Inizia con il piede sbagliato il suo nono campionato di A2 l’Ecodent Alpo che viene sconfitta in casa dal San Giorgio MantovAgricoltura (43-47). Le biancoblù hanno pagato un precampionato disputato a ranghi ridotti causa infortuni e il conseguente scarso affiatamento tra le giocatrici: Moriconi era alla prima assoluta con le nuove compagne, e si è visto. Il punteggio bassissimo testimonia che entrambe le contendenti sono ancora lontane dalla forma migliore: ciò nonostante, il match è stato combattuto e avvincente, come tutti i derby che si rispettino. L’Alpo Basket ha quasi sempre condotto nel punteggio, ma è incappato in un terzo quarto disastroso, nel quale ha messo a segno soltanto 6 punti, consentendo il sorpasso delle ospiti che hanno poi portato a casa i due punti.

Nel primo quarto partono meglio le veronesi che si portano avanti 6-0 con Vitari e Diene: Mantova ha l’unico sussulto di questo tempo e sorpassa con Labanca (6-7) ma poi non vede più il canestro (2 punti realizzati in 6 minuti) e le padrone di casa si riportano avanti con i liberi di Sklepowicz e Soglia (14-9 al primo mini-intervallo). Nel secondo periodo l’Ecodent prova ad allungare e arriva al +8 grazie ai cesti di Rosignoli e Sklepowicz (19-11). La gara però cala di tono (10-9 il punteggio di questo quarto), l’Alpo incappa in un’infrazione di 24″ ma le sangiorgine non ne approfittano (21-13 dopo il tiro da fuori di Rosignoli). Negli ultimi due minuti del quarto sale in cattedra Orazzo che ne mette 5 in fila e riporta le ospiti sul -3 (21-18) ma dall’altra parte risponde Moriconi che infila di tabella la tripla del 24-18 che manda tutti negli spogliatoi.
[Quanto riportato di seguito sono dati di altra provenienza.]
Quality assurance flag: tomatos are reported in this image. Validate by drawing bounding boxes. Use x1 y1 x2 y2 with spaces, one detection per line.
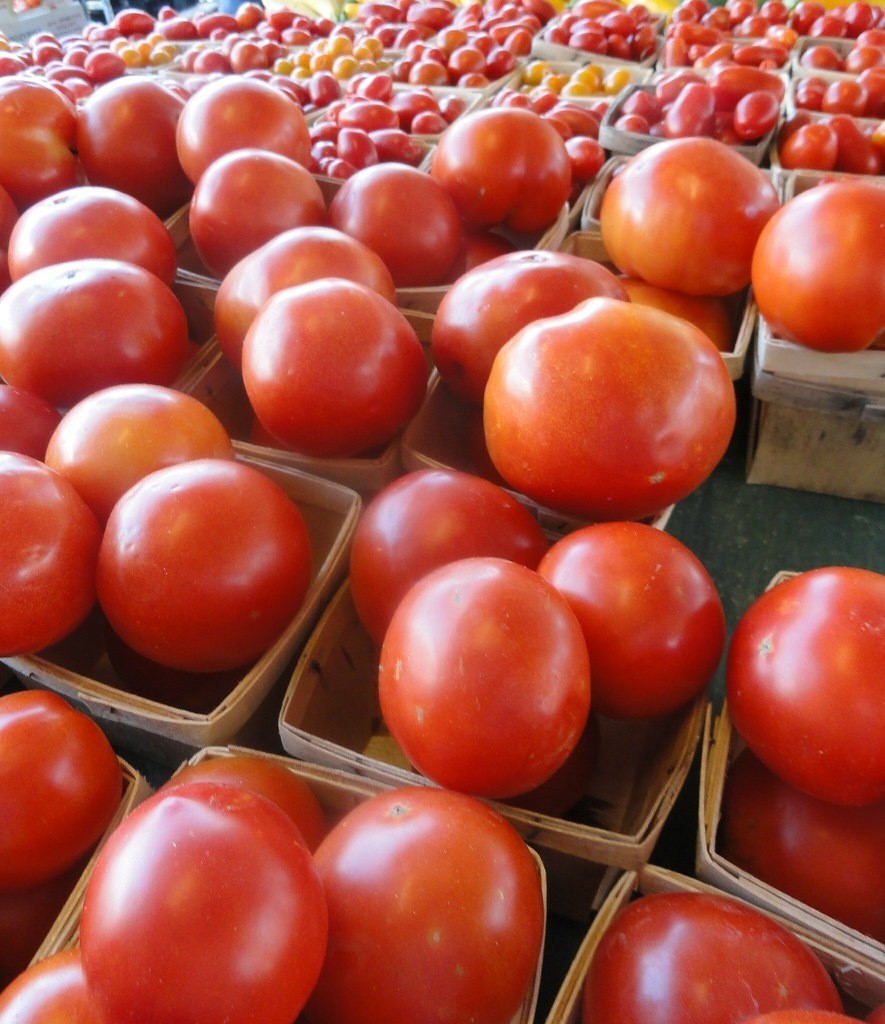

Il terzo quarto inizia con le triple dell’ex Dell’Olio e di Vitari (27-21) poi però arriva il già accennato black-out delle biancoblù che litigano con il canestro consentendo a MantovAgricoltura di piazzare un break di 0-11 che cambia l’inerzia del match (27-32). La zona ordinata da coach Purrone dà i suoi frutti, Llorente è in panchina con 4 falli ma Orazzo e Bernardoni mettono i punti che valgono il massimo vantaggio biancorosso (28-35). L’Ecodent fallisce qualche tiro libero di troppo, pure Soave prova la zona ma all’ultimo riposo è ancora +7 San Giorgio (30-37). Nella frazione conclusiva l’Alpo risale un punto alla volta, la gara si fa ancora più fisica e pure gli arbitri ce ne mettono del loro fischiando un tanto al chilo. A metà tempo Rosignoli rimette tutto in discussione con il paniere del 39-41, il pubblico di Villafranca si fa sentire e Vitari impatta sul 41-41. Sarà l’ultimo canestro dal campo per l’Ecodent che negli ultimi 4 minuti metterà a segno soltanto 2 punti con Sklepowicz dalla lunetta. E proprio dalla linea della carità Mantova la chiude: Labanca subisce fallo sul tiro da tre (2/3 per lei), cui seguono i liberi di Orazzo e Bottazzi per il 43-47 conclusivo.